PORTSMOUTH, Va. — A wasted hurricane by the identify of Florence has reportedly been calling in any respect hours of the evening on the lookout for a spot to crash, in response to Coast Guard Sector Hampton Roads.
“She’s fairly hammered,” stated Petty Officer Sam Vallin, who spoke to Florence, “She was saying issues like ‘HEY! It’s me yer greatest fuckin’ pal. I’m shitfaced from the Caribbean and I want a spot to go out and take a fackin’ shit’.”
Coast Guard Sector Hampton Roads started making preparations on the off change Florence is what they name a Class four Shitstorm. This implies she’s going to probably arrive blackout drunk, start consuming the whole lot out of the fridge, puke within the sink, begin taking part in entice music at full quantity, begin a combat with the lamp, and have sustained winds of as much as 140 mph with a 24 ft storm surge.
The final reported contact from Florence was a drunk textual content with a blurry selfie and the message, “letz go 2 olive backyard im fukin #REKT”.
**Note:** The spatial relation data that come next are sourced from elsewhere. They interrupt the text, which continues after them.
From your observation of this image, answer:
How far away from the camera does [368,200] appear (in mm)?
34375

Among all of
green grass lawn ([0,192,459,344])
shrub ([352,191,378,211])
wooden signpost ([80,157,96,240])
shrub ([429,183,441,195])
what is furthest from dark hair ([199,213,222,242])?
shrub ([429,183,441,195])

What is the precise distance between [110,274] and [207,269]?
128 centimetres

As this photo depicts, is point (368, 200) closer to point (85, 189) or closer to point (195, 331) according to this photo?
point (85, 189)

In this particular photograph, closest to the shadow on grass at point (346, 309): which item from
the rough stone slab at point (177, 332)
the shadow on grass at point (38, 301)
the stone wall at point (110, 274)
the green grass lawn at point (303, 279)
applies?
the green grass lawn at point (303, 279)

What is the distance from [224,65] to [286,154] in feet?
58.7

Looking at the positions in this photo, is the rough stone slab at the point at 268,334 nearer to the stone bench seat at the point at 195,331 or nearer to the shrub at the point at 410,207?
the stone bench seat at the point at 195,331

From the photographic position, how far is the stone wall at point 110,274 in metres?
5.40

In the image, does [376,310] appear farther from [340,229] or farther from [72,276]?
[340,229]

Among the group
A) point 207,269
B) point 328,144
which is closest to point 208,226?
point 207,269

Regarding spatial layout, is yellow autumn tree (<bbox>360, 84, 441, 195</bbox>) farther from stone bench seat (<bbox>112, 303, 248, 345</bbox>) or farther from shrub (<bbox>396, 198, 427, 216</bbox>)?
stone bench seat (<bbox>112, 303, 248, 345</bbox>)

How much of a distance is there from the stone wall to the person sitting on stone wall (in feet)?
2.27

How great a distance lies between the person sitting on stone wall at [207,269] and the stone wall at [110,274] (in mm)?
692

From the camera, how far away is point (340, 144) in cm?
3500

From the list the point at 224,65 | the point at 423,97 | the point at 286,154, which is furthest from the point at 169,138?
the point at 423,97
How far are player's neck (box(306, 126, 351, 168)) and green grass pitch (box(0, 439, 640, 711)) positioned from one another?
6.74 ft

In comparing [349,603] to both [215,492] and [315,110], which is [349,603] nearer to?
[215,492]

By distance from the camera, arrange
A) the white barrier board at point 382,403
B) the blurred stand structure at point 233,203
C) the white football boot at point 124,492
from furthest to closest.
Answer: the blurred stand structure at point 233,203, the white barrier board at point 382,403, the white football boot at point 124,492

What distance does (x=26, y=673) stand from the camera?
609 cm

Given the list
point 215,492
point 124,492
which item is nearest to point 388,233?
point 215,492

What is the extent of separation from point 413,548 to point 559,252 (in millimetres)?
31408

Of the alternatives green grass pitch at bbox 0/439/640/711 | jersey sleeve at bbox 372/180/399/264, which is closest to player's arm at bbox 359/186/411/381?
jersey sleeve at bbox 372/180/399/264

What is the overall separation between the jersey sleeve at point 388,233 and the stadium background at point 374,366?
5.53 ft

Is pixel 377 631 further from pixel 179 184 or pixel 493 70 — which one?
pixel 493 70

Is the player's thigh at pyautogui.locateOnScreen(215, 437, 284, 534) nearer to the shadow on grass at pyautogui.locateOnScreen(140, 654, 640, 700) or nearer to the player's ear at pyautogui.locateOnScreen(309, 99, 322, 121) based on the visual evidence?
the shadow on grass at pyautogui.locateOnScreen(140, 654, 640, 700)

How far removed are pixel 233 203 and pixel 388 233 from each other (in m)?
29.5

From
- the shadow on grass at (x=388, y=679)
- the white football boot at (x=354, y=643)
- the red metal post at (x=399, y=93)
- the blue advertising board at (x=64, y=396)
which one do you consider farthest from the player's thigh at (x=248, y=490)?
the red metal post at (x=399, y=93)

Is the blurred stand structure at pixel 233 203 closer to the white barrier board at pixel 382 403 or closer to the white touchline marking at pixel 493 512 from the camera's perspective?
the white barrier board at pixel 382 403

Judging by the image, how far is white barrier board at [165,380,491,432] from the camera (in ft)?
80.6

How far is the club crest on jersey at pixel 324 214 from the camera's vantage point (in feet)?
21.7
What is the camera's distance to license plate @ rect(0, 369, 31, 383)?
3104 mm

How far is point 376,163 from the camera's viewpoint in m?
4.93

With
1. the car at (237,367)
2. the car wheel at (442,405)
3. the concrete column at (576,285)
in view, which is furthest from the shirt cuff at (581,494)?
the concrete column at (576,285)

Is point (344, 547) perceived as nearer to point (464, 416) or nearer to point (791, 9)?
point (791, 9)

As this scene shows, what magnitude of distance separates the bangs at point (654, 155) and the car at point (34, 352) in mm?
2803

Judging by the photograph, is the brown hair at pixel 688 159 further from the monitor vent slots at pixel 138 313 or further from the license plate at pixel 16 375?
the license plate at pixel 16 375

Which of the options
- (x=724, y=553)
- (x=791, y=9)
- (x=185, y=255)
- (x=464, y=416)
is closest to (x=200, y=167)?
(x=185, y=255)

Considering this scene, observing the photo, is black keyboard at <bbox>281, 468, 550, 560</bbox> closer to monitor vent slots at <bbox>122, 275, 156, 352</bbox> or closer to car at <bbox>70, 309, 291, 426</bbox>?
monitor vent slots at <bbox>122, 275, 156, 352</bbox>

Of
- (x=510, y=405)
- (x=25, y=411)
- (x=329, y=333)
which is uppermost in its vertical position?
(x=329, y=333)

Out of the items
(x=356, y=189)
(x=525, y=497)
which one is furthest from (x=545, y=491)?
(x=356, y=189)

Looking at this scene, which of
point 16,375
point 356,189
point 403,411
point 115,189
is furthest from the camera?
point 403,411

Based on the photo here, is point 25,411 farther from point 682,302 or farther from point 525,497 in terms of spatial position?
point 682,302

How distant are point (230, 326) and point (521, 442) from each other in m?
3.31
The previous drunk hurricanes of 2017 had been devastating to the Coast Guard, costing as much as $900 million of all-hands-on-deck rescue and restoration operations. Hurricane Florence’s drunken arrival may add to that value and trigger excessive injury as a result of her erratic habits and tendency to get actually dramatic about small shit for no aside motive.
The Coast Guard plans to arrange for the eventual arrival of Florence by supplying Further-Power Advil, a large bottle of water, an additional set of blankets, and a Dwelling Depot-sized puke bucket as a result of no one desires a repeat of final time.
At press time, Coast Guardsmen confidently assumed that Florence’s response within the aftermath would probably be, “What occurred final evening? lol was I that drunk?”